Justement, la question que vous posez aujourd’hui participe de cette réflexion : « changer de métier ». Je vous remercie de la poser en ces termes – plus intéressants que la seule mobilité – qui permettent d’envisager la globalité du sujet. Cela dénote de la pertinence et de l’expertise du COE, qui n’est plus à démontrer, et qui trouvera dans une articulation plus étroite avec le CGSP une plus-value encore accrue.
On peut prendre la question du changement de métier en différents sens :
- Celui de l’évolution professionnelle, de la construction réussie d’une carrière faite d’opportunités différentes et de bifurcations enrichissantes ;
- mais changer de métier n’est pas toujours voulu, c’est aussi une violence, celle de l’emploi détruit, de la reconversion contrainte.
Je sais qu’il est nécessaire de penser en termes de parcours et de mobilité, mais il faut bien mesurer le caractère parfois insécurisant de cela, notamment pour les plus bas niveaux de qualification.
Gare donc aux constructions théoriques, à l’idéal abstrait d’une société de la fluidité sans obstacle. Cela est bien étranger à la réalité de millions de vies de travailleurs dont on ne peut ignorer la matérialité, l’ancrage géographique, l’attachement à son savoir-faire, etc…
Dans ces conditions, un enjeu s’impose de manière primordiale, celui de la sécurisation.
Pourquoi ? Pour convertir le risque du mouvement en une chance et conjurer la vulnérabilité qu’il induit.
Permettez-moi, dans cette enceinte d’analyse et de réflexion, avant d’être plus concret, de poser d’abord une analyse de société.
L’expérience de la modernité est que « tout va de plus en plus vite » ; à la fois l’accélération technique mais aussi l’augmentation des rythmes de vie. Or, par le passé, le changement se faisait dans des structures relativement stables – le commissariat au plan, dont le CGSP prend la suite, était l’une de ces structures stables qui faisaient naître le changement. Il prenait alors le nom de progrès.
La nature du changement est aujourd’hui fondamentalement différente, très loin de la prévisibilité. Il est devenu synonyme d’incertitude fondamentale et potentiellement chaotique. De sorte qu’il est de plus en plus difficile de dire de quoi demain sera fait. Pour beaucoup, l’impression qui domine est celle d’une pente glissante orientée vers le bas. Cette pression de l’accélération s’exprime par la peur de manquer (manquer d’emploi, par exemple) et par la contrainte permanente d’adaptation (c’est la flexibilité).

• _Données affichées_
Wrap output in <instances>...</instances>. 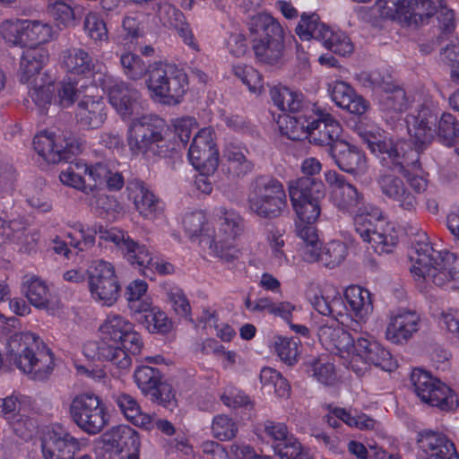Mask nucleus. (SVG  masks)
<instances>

• _Tâches_
(1) D'après l'extrait du document, pourquoi la sécurisation s'impose-t-elle comme un enjeu primordial ? Répondez en une à trois phrases.
(2) Reproduisez fidèlement le passage de l'extrait du document qui commence par « Pourquoi ? Pour » et se poursuit jusqu'à « analyse de société. ».
(3) Selon l'extrait du document, quel nom le changement prenait-il par le passé ?

• _Les réponses_
(1) La sécurisation s'impose parce qu'elle permet de convertir le risque du mouvement en une chance et de conjurer la vulnérabilité que ce mouvement induit. Changer de métier peut en effet avoir un caractère insécurisant, notamment pour les plus bas niveaux de qualification.

(2)
Pourquoi ? Pour convertir le risque du mouvement en une chance et conjurer la vulnérabilité qu’il induit.
Permettez-moi, dans cette enceinte d’analyse et de réflexion, avant d’être plus concret, de poser d’abord une analyse de société.

(3) Il prenait le nom de progrès.